▶ Excerpted passage:

Many product sounds now seem to go on too long for Bennett’s taste. A sound that plays for two and a half seconds, for example, might have worked well before the pandemic, when there were so many other sounds in the background. Now he wonders if it’s really necessary to hear the whole thing in order to grasp what it’s designed to convey.

Google has asked users about sounds and learned that some who kept their phones on silent when they worked at offices now have their sound on, so they don’t miss food deliveries or important messages from colleagues, O’Sullivan said. Some still prefer to keep audio notifications off, though. Jonathan Sterne, a professor of art history and communications studies at McGill University, said he likes listening to music while writing or grading and doesn’t want any other sounds coming out of his devices.

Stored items
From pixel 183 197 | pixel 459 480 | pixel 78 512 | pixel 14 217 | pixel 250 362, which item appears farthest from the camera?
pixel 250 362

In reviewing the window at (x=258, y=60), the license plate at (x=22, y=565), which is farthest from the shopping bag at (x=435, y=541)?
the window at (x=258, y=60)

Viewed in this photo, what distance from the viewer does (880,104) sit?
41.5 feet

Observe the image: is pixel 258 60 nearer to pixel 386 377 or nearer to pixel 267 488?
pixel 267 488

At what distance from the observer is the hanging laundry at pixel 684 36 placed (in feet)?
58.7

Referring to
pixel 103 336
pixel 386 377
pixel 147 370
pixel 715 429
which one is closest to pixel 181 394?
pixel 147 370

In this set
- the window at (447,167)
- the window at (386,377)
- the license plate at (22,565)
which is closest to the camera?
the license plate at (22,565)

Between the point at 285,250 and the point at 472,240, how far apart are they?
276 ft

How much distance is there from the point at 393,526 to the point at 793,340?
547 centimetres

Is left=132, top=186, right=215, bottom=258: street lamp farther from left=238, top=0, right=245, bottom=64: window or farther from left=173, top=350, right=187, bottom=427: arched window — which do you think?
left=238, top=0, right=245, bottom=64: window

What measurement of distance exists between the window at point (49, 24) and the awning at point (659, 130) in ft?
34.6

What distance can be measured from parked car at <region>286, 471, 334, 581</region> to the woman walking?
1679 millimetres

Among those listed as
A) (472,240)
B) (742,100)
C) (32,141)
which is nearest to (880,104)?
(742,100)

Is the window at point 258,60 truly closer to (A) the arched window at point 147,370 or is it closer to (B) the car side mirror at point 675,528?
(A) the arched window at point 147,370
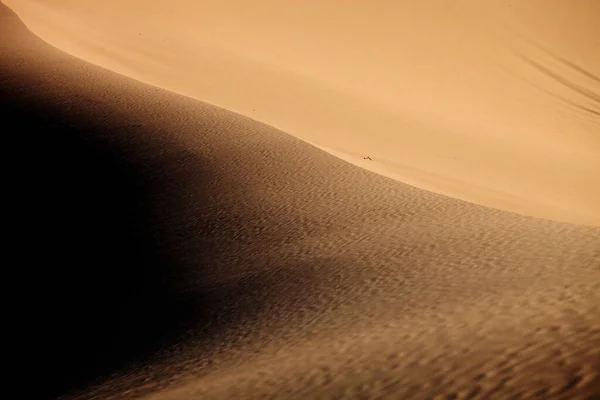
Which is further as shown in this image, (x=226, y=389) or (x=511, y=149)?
(x=511, y=149)

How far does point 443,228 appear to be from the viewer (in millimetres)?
6266

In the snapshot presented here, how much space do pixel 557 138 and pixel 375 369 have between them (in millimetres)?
9138

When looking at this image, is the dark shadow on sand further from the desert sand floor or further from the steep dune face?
the steep dune face

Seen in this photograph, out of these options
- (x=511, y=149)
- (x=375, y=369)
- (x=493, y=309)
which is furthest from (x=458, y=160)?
(x=375, y=369)

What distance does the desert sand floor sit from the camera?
3.49 metres

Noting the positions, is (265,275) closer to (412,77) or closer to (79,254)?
(79,254)

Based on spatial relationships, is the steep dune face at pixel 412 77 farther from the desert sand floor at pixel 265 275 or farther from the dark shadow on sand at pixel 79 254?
the dark shadow on sand at pixel 79 254

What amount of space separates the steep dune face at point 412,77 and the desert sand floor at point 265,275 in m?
2.19

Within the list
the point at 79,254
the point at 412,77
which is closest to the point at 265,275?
the point at 79,254

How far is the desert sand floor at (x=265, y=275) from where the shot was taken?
3492 millimetres

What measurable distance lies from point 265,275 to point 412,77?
355 inches

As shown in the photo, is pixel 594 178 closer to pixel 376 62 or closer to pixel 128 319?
pixel 376 62

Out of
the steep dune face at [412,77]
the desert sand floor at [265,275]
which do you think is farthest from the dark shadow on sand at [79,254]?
the steep dune face at [412,77]

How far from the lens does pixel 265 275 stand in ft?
19.4
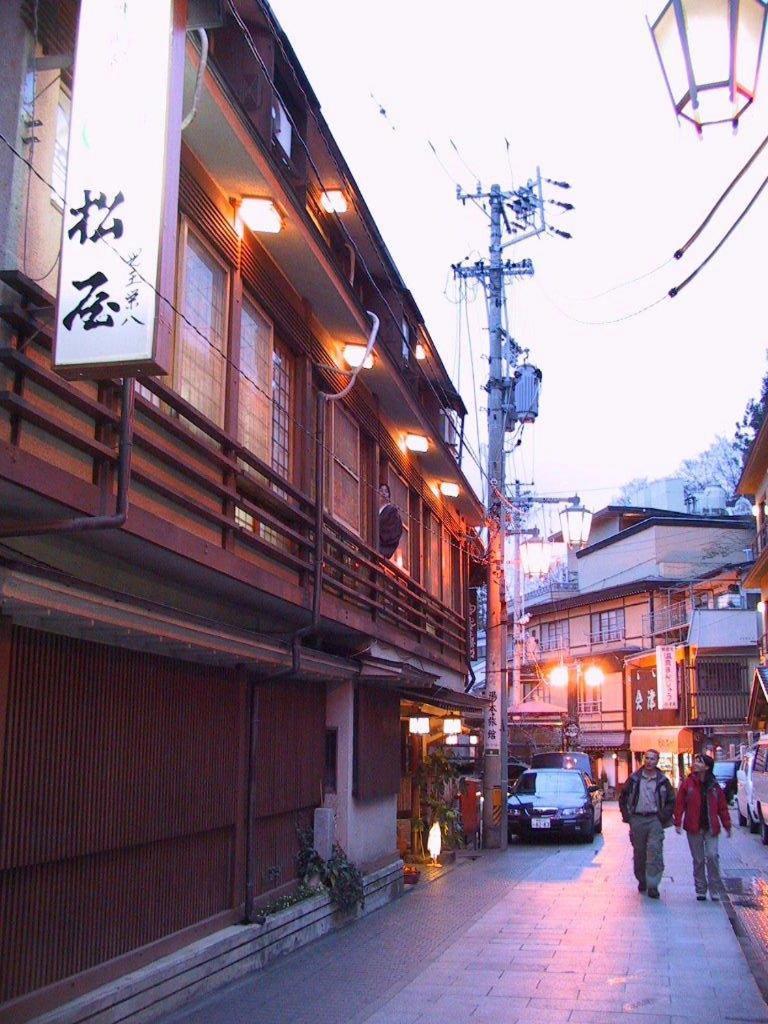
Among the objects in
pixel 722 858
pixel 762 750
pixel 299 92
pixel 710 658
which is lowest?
pixel 722 858

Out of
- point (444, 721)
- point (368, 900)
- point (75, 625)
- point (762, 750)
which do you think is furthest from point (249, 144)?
point (762, 750)

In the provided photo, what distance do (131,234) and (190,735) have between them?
4649 mm

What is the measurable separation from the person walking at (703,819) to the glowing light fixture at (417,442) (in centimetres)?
702

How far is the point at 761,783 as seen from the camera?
2416cm

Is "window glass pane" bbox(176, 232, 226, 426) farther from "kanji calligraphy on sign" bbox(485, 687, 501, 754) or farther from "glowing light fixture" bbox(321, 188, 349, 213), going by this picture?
"kanji calligraphy on sign" bbox(485, 687, 501, 754)

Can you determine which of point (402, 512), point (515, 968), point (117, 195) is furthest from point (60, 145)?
point (402, 512)

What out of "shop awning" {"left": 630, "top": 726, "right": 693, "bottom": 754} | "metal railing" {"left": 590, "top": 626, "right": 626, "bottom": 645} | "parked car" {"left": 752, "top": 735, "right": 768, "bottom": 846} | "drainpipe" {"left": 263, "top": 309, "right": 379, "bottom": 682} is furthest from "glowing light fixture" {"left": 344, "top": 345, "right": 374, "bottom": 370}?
"metal railing" {"left": 590, "top": 626, "right": 626, "bottom": 645}

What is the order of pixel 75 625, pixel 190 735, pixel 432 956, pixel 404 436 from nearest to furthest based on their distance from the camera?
pixel 75 625 → pixel 190 735 → pixel 432 956 → pixel 404 436

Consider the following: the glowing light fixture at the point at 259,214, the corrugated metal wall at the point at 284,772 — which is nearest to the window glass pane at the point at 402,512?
the corrugated metal wall at the point at 284,772

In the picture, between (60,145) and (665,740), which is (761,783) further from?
(665,740)

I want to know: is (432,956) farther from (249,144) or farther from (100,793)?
(249,144)

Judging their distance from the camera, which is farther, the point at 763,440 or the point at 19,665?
the point at 763,440

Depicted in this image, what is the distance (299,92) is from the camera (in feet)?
41.8

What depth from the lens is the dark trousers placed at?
1450 cm
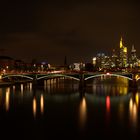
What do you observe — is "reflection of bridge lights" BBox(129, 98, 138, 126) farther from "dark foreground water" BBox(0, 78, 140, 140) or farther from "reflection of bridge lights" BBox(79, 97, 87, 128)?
"reflection of bridge lights" BBox(79, 97, 87, 128)

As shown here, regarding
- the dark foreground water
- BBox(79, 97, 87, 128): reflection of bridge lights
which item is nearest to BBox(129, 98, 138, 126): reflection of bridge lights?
the dark foreground water

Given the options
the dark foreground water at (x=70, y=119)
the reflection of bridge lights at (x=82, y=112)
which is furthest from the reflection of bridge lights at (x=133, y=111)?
the reflection of bridge lights at (x=82, y=112)

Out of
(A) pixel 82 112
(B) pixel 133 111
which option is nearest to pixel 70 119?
(A) pixel 82 112

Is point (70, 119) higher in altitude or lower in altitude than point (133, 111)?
lower

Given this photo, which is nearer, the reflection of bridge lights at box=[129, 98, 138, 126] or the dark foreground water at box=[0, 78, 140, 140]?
the dark foreground water at box=[0, 78, 140, 140]

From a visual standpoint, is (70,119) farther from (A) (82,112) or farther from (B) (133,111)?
(B) (133,111)

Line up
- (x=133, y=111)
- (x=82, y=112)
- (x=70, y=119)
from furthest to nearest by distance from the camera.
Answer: (x=133, y=111) < (x=82, y=112) < (x=70, y=119)

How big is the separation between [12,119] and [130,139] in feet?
31.4

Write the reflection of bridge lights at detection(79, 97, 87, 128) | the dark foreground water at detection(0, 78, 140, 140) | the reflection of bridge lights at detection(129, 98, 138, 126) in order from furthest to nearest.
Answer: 1. the reflection of bridge lights at detection(129, 98, 138, 126)
2. the reflection of bridge lights at detection(79, 97, 87, 128)
3. the dark foreground water at detection(0, 78, 140, 140)

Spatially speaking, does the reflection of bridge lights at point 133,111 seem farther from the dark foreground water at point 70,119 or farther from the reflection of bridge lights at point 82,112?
the reflection of bridge lights at point 82,112

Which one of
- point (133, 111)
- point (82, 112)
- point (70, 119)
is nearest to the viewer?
point (70, 119)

▶ Prompt:
Can you copy out the passage on product sounds, everything from "Many product sounds" down to "designed to convey.", renaming "two and a half seconds" as "three seconds"?

▶ Solution to this problem:
Many product sounds now seem to go on too long for Bennett’s taste. A sound that plays for three seconds, for example, might have worked well before the pandemic, when there were so many other sounds in the background. Now he wonders if it’s really necessary to hear the whole thing in order to grasp what it’s designed to convey.